*** Opening of SOURCE INFORMATION ***

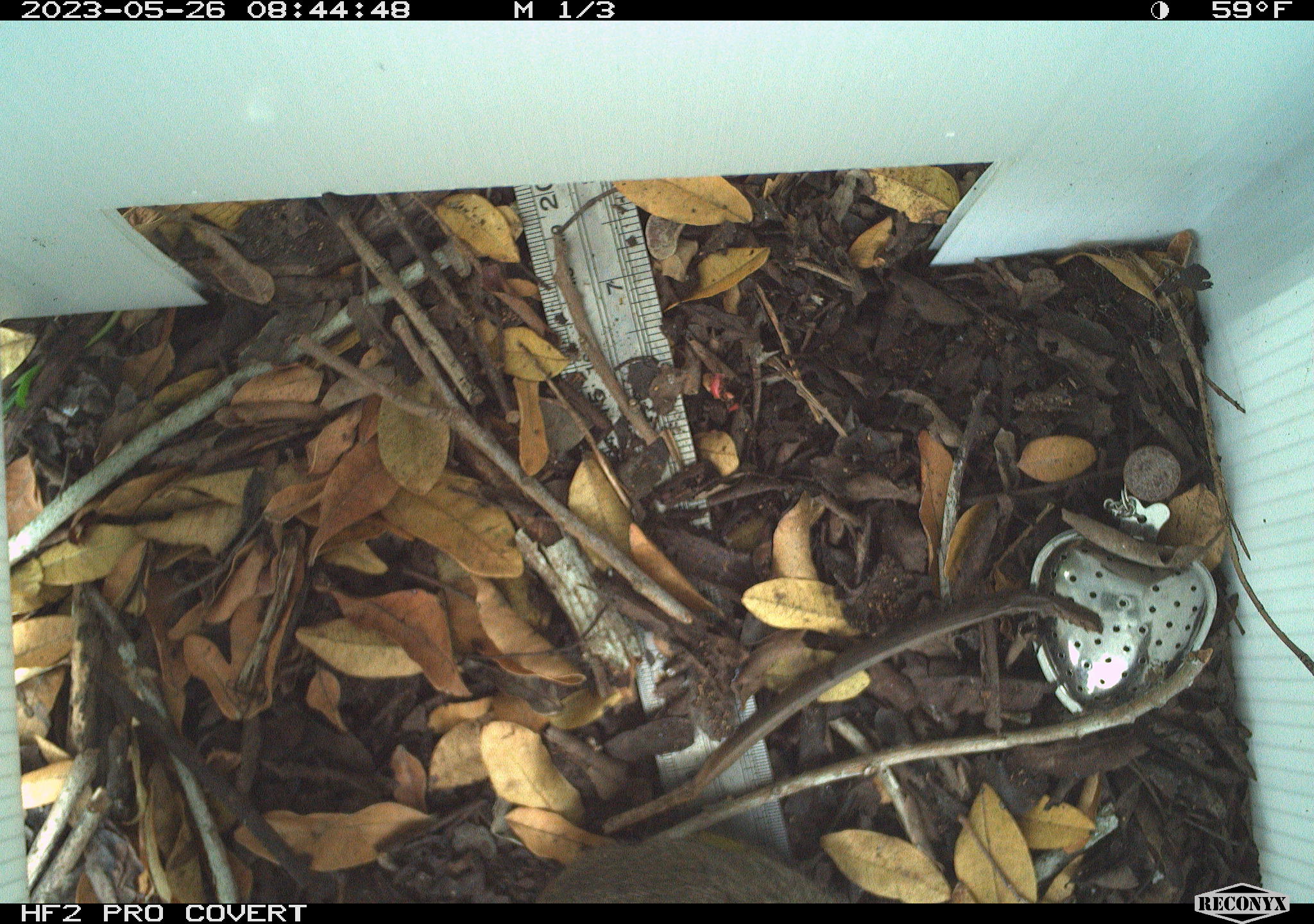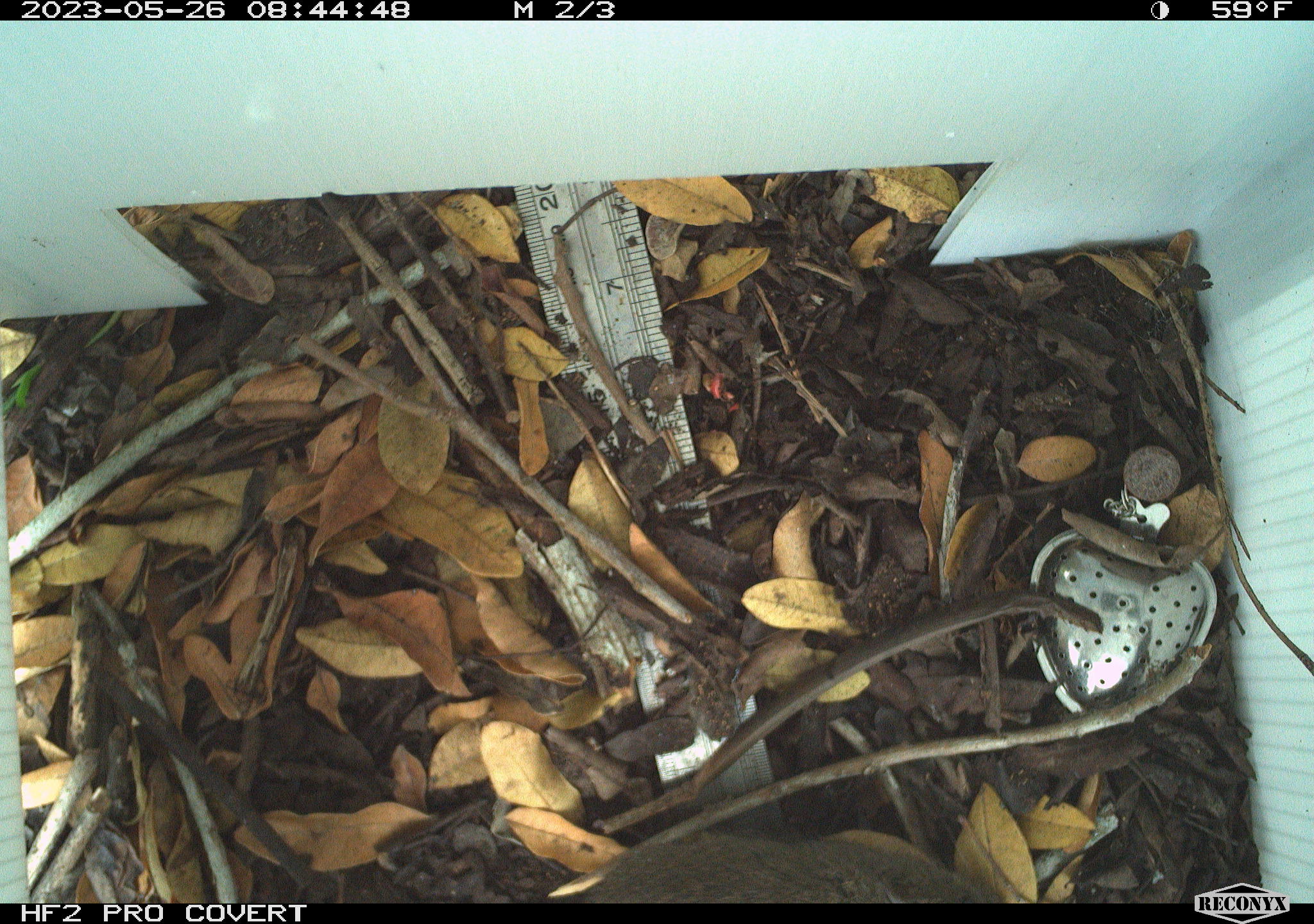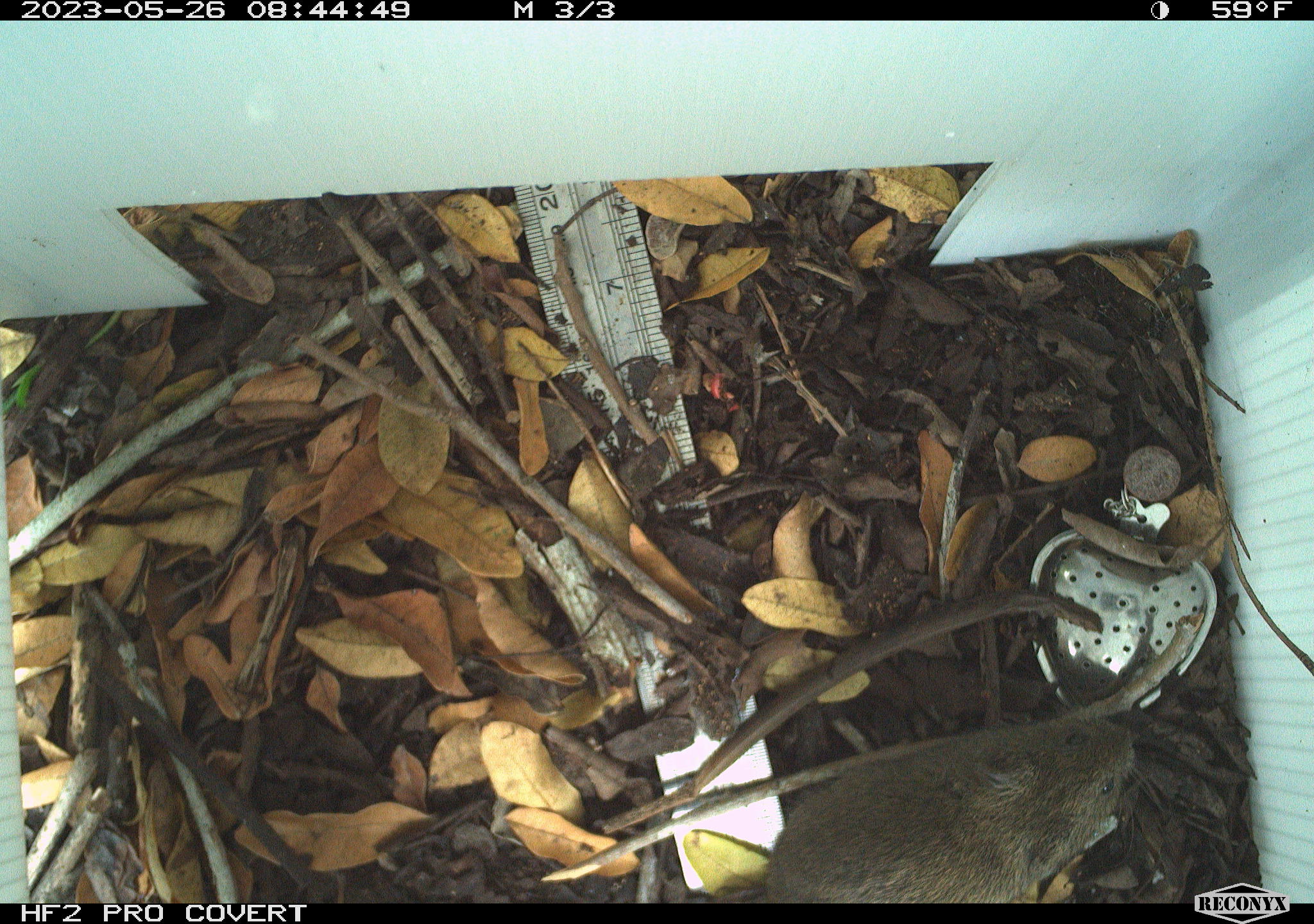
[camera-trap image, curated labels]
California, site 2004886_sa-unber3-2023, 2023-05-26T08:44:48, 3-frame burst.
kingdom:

*** Close of SOURCE INFORMATION ***
*** Opening of SOURCE INFORMATION ***

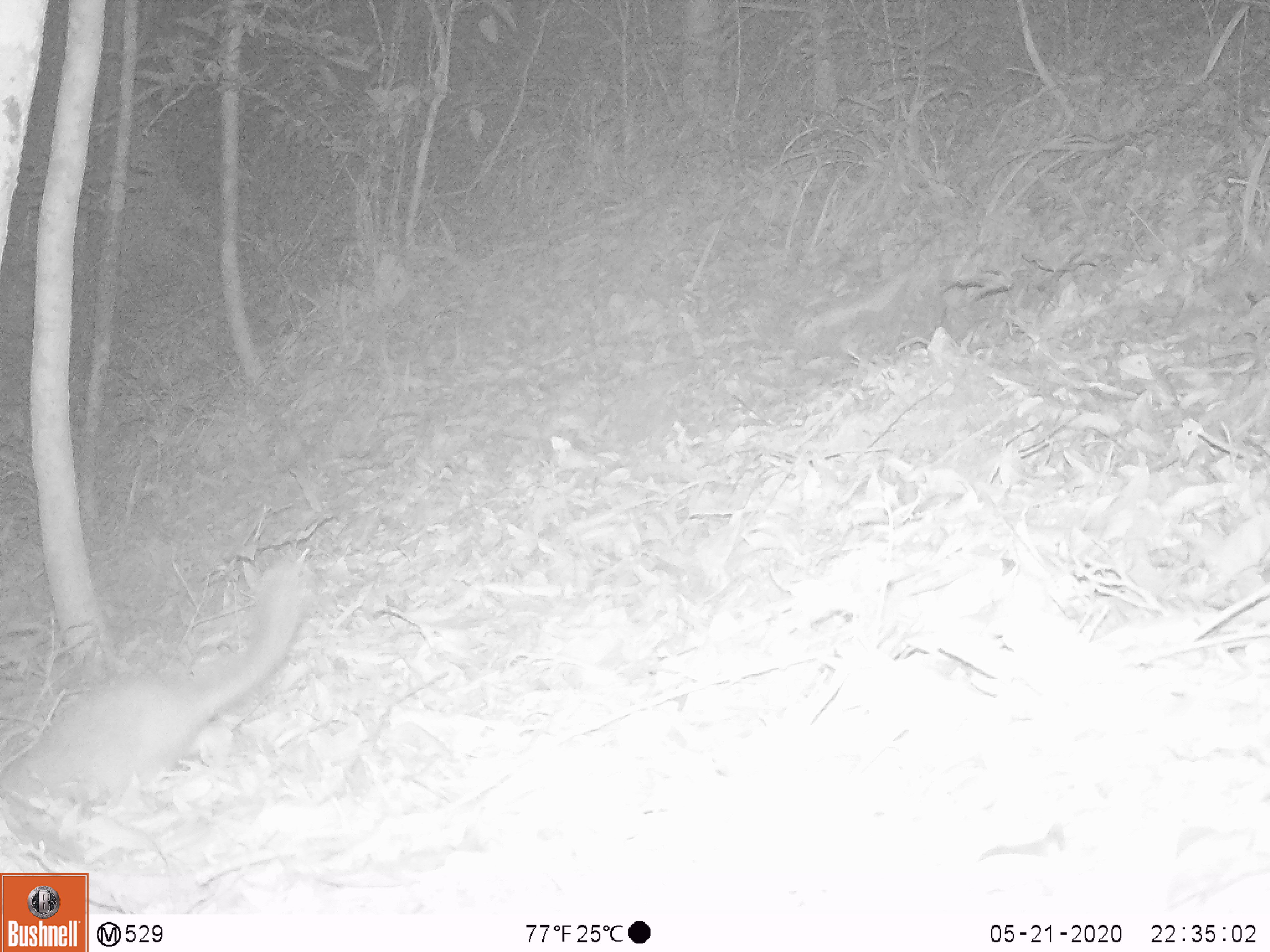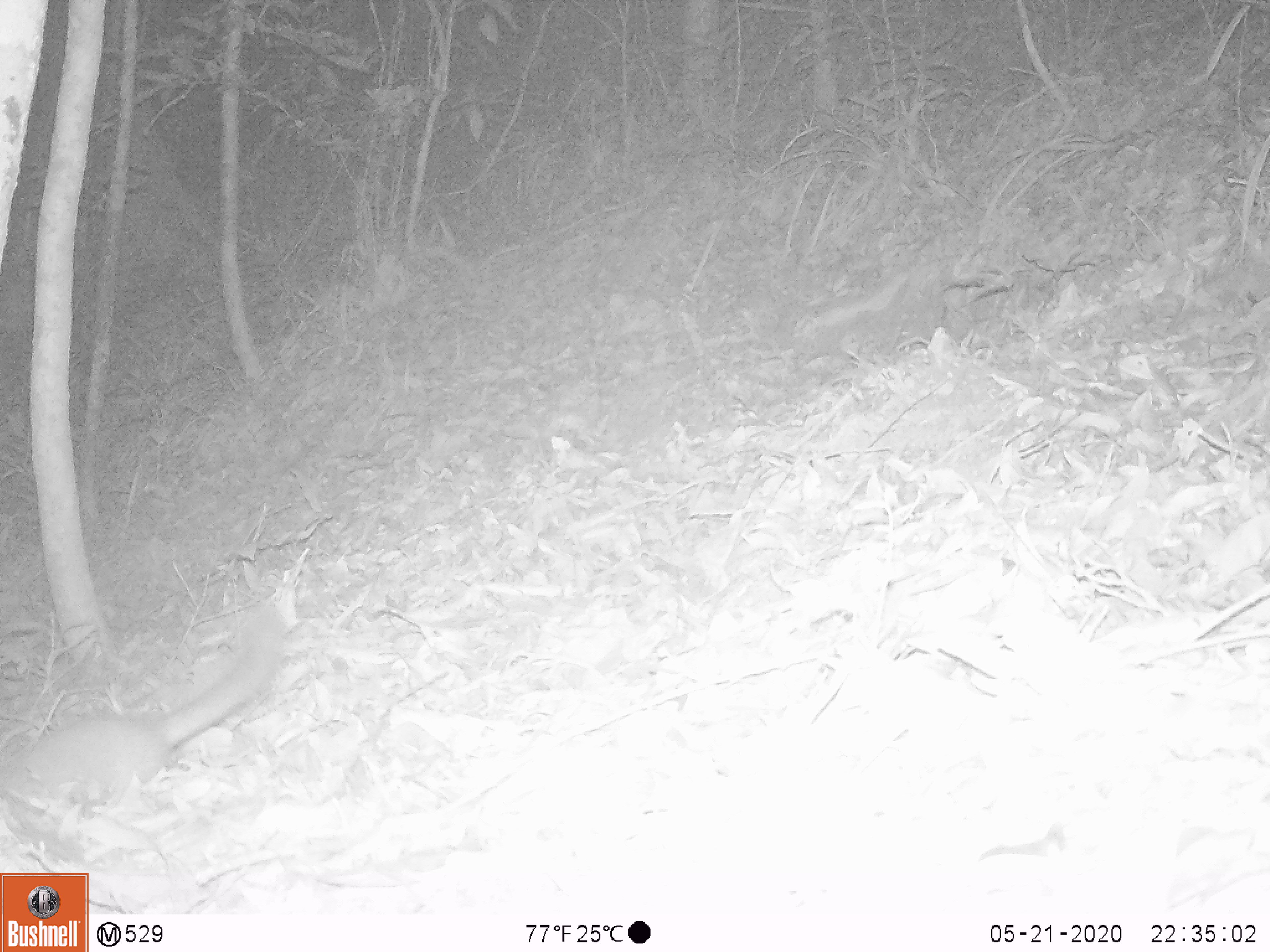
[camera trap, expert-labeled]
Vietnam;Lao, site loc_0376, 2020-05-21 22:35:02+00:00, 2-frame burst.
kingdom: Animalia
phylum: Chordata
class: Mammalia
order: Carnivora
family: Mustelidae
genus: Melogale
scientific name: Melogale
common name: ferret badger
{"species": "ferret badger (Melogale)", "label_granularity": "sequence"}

*** Close of SOURCE INFORMATION ***
*** Opening of SOURCE INFORMATION ***

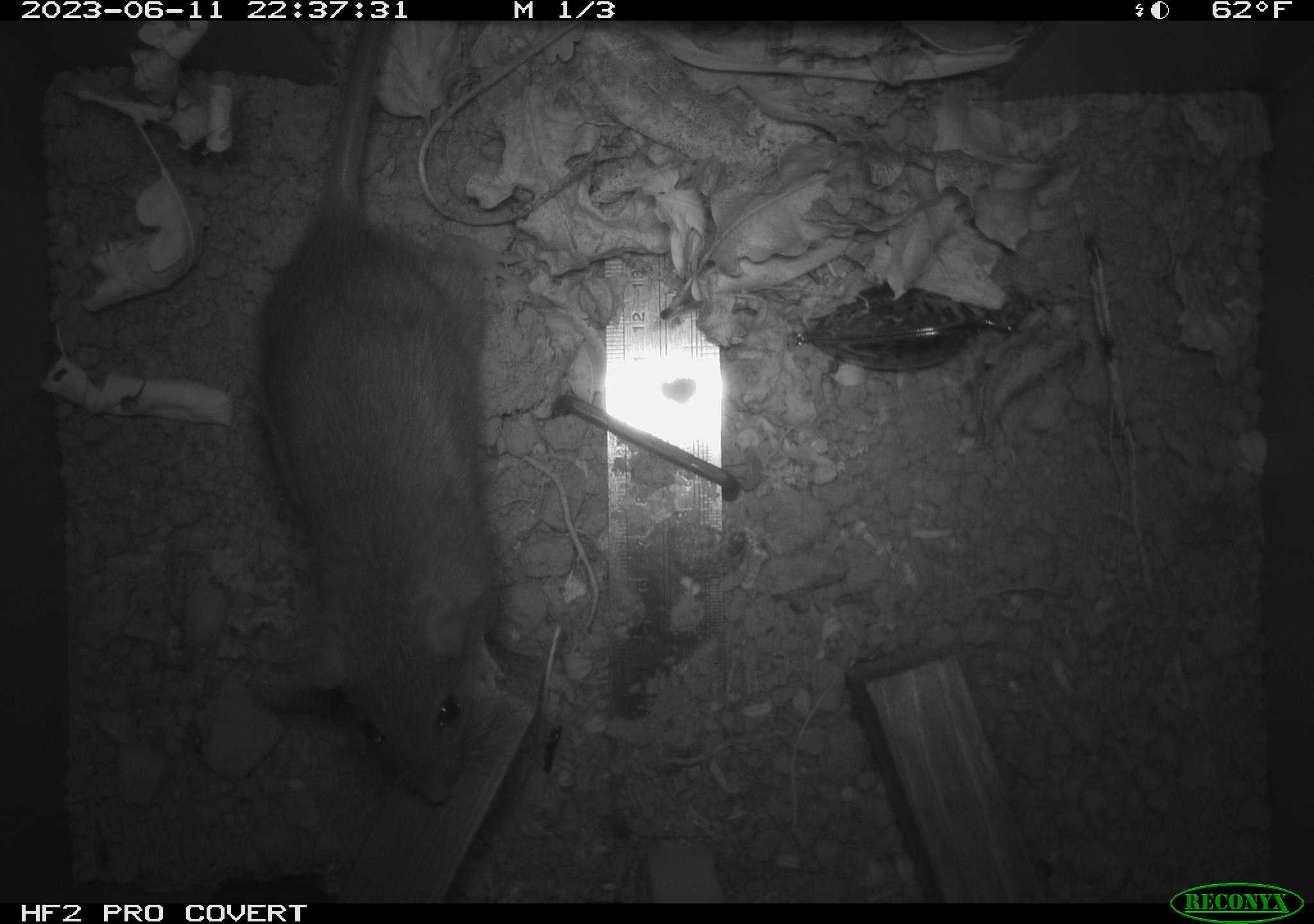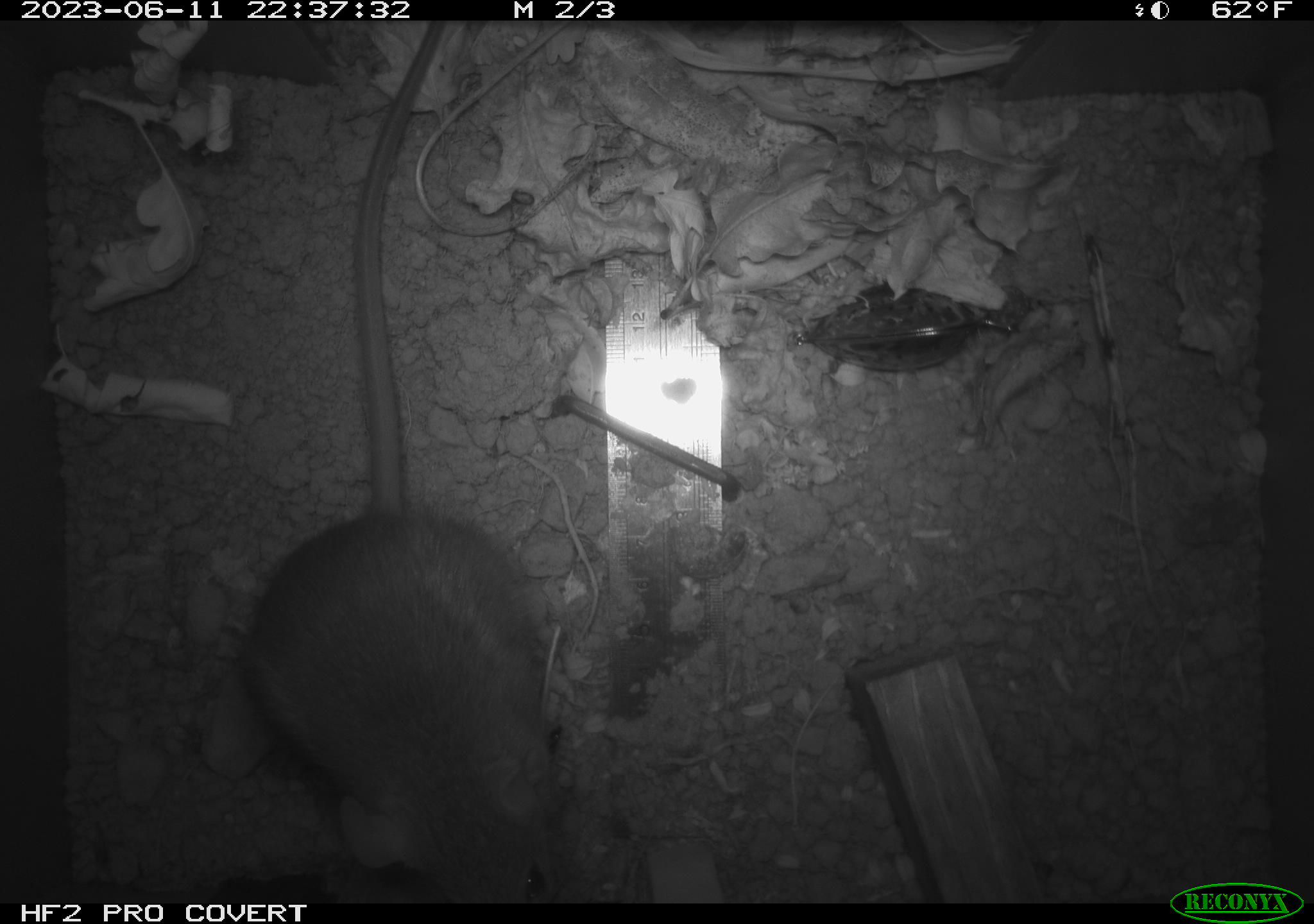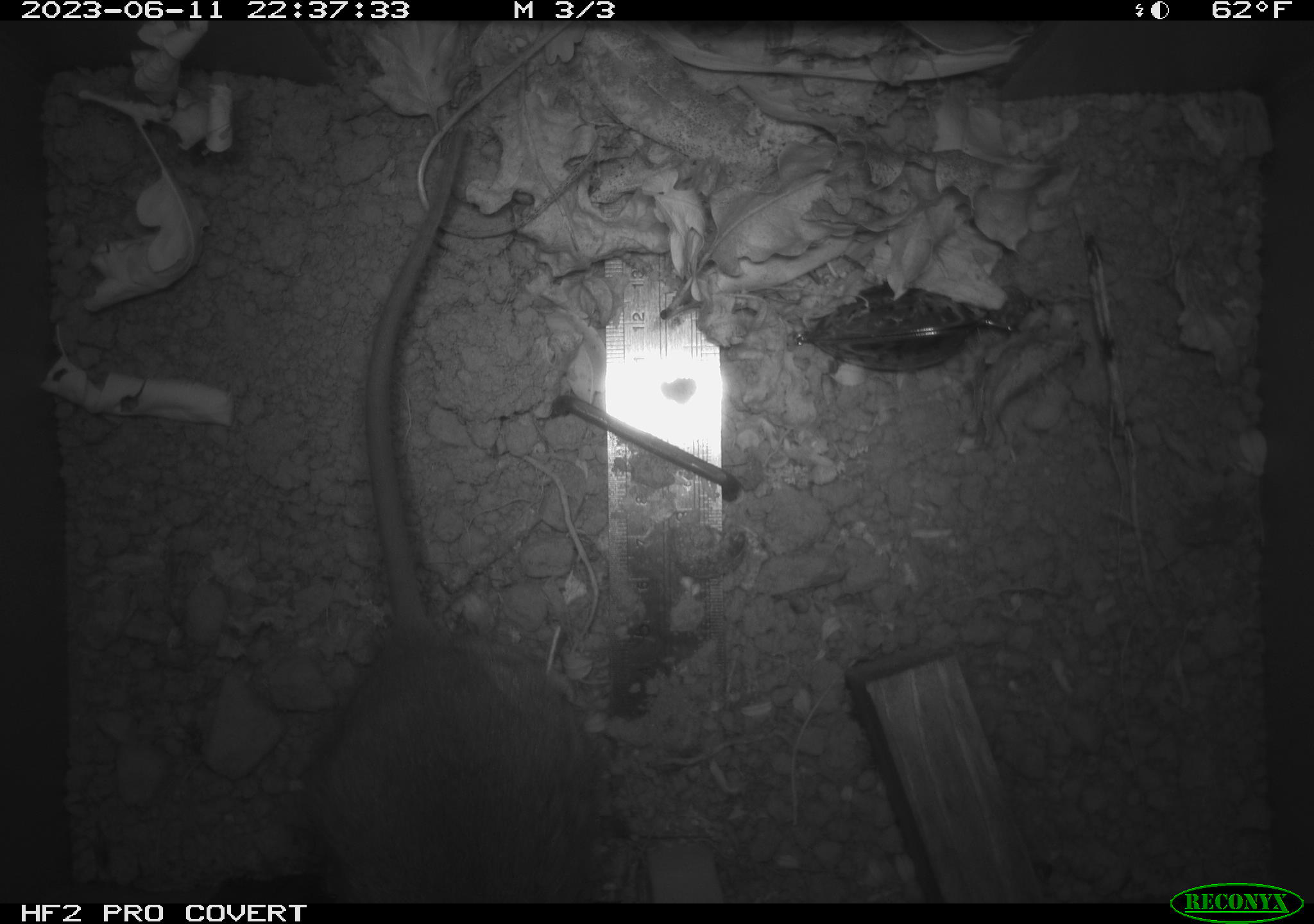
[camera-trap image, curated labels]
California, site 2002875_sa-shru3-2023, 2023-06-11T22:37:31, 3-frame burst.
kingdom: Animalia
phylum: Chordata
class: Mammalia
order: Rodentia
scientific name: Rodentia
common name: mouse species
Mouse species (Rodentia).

*** Close of SOURCE INFORMATION ***

TASK GOAL: Search the data above for the string "frame". Report every line where it is found.

ANSWER:
California, site 2004886_sa-unber3-2023, 2023-05-26T08:44:48, 3-frame burst.
Vietnam;Lao, site loc_0376, 2020-05-21 22:35:02+00:00, 2-frame burst.
California, site 2002875_sa-shru3-2023, 2023-06-11T22:37:31, 3-frame burst.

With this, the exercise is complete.